What the task asks:
Pull every line containing "ВЁРСТКА" out of the material below.

Data records:

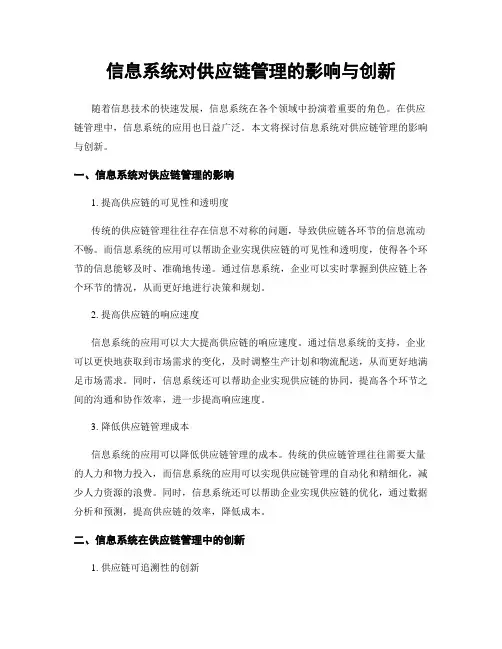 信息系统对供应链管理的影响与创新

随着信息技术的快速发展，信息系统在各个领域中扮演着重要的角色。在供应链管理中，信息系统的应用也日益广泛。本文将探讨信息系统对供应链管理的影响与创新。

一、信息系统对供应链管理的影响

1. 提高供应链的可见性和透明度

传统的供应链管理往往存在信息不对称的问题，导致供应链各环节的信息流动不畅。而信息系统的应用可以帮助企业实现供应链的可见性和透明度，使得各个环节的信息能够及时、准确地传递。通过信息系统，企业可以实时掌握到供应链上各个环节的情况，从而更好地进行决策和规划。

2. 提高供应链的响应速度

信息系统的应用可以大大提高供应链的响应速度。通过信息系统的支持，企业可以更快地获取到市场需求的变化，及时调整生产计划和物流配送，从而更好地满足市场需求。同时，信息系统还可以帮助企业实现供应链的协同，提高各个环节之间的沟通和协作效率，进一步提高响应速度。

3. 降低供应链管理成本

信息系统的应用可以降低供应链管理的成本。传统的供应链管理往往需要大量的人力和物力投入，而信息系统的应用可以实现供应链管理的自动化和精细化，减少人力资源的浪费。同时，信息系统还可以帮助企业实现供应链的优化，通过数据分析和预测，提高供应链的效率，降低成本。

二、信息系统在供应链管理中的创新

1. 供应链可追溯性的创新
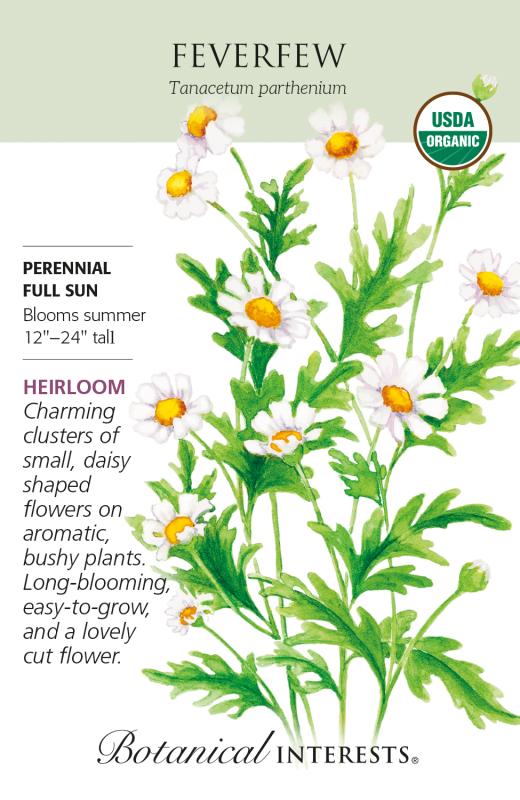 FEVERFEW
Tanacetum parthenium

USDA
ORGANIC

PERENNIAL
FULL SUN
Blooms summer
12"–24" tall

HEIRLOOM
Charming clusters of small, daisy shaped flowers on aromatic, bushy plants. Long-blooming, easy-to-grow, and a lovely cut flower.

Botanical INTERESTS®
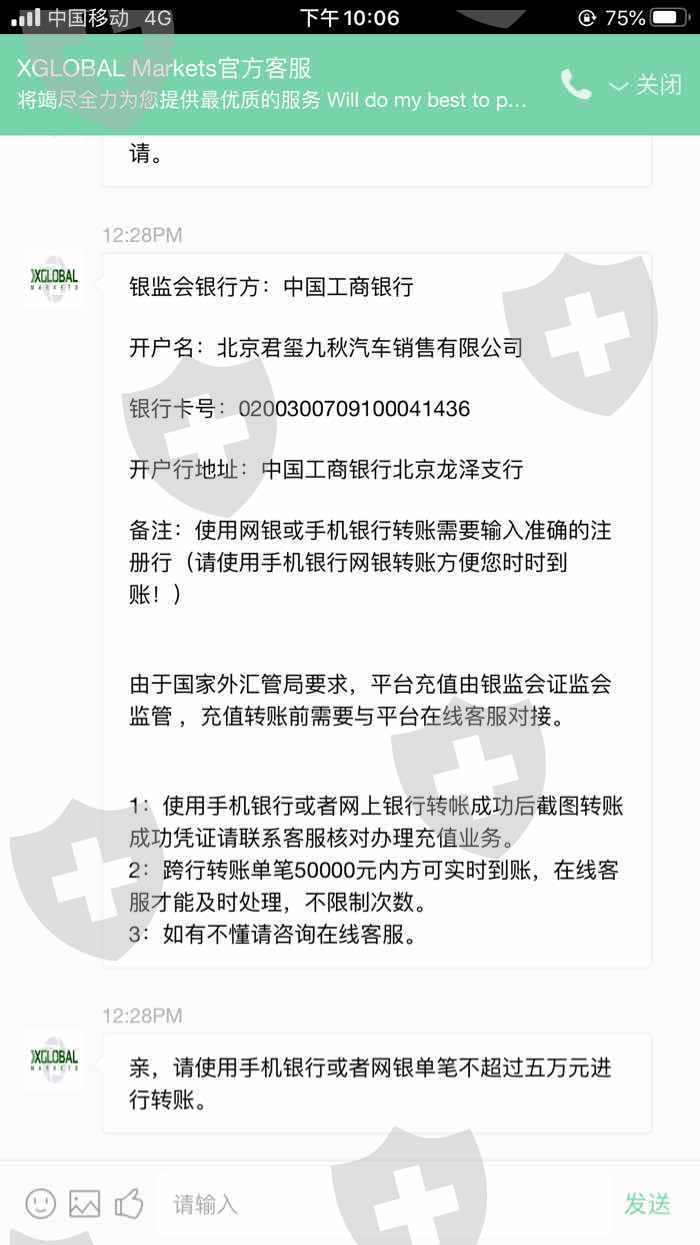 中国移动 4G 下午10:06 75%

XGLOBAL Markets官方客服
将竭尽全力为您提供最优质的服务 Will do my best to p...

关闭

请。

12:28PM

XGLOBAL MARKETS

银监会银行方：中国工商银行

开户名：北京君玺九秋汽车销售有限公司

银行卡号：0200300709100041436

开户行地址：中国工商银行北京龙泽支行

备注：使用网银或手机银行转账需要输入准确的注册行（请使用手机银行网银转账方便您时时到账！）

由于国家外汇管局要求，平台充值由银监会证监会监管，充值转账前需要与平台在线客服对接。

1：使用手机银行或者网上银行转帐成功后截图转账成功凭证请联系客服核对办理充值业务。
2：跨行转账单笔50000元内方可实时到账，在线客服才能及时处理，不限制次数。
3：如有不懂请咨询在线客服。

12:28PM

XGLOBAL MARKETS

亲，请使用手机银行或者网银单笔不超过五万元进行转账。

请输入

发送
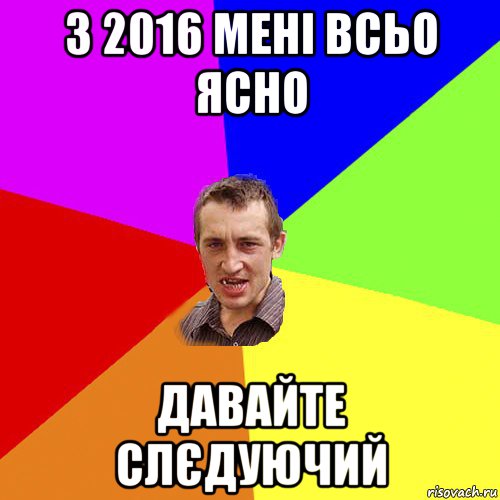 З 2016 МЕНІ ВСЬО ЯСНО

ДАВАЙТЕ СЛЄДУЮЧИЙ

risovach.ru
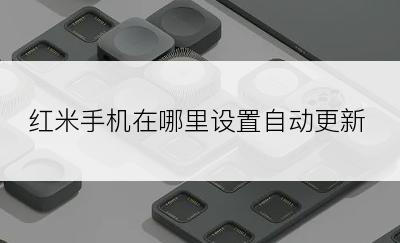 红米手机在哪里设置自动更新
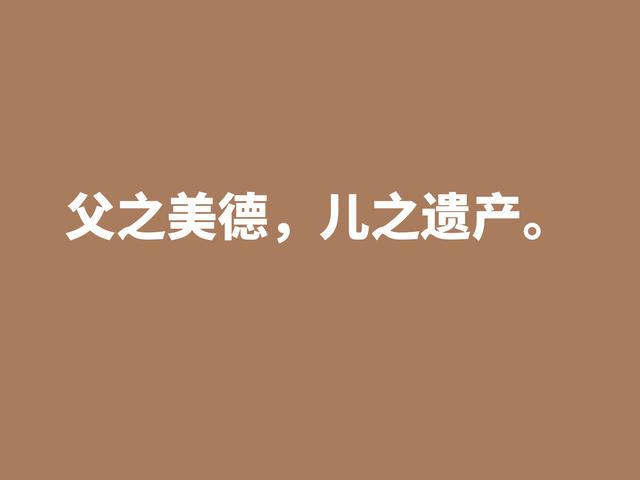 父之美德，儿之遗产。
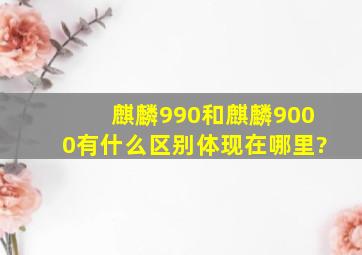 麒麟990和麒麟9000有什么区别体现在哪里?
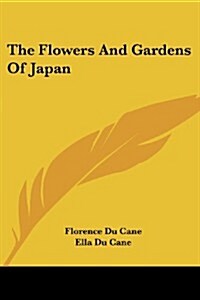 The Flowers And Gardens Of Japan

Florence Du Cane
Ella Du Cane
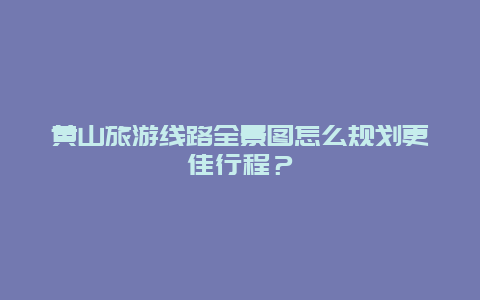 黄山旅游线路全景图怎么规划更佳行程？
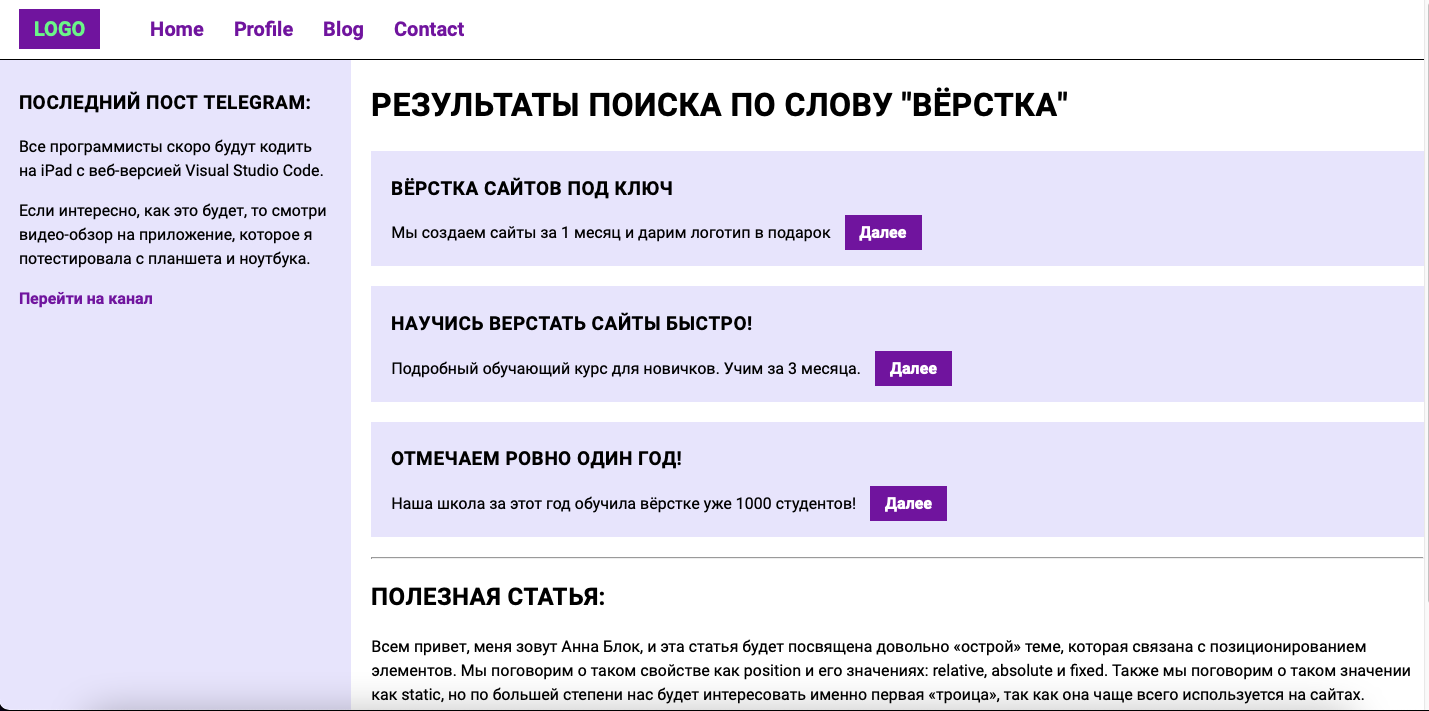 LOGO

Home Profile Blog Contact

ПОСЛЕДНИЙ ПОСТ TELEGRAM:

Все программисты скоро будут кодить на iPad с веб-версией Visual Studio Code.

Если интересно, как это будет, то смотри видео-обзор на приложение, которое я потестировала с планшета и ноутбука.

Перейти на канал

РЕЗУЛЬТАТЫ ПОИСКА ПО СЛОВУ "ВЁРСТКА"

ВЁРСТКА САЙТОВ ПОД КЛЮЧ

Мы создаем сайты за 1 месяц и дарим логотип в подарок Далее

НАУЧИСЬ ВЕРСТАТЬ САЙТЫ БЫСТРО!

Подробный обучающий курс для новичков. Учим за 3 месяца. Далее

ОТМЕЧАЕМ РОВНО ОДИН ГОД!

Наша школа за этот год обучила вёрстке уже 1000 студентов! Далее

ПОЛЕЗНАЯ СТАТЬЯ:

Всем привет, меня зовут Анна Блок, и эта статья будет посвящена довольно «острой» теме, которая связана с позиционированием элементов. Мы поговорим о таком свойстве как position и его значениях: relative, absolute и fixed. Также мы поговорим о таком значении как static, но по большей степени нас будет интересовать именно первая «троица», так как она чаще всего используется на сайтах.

Response area:
РЕЗУЛЬТАТЫ ПОИСКА ПО СЛОВУ "ВЁРСТКА"
ВЁРСТКА САЙТОВ ПОД КЛЮЧ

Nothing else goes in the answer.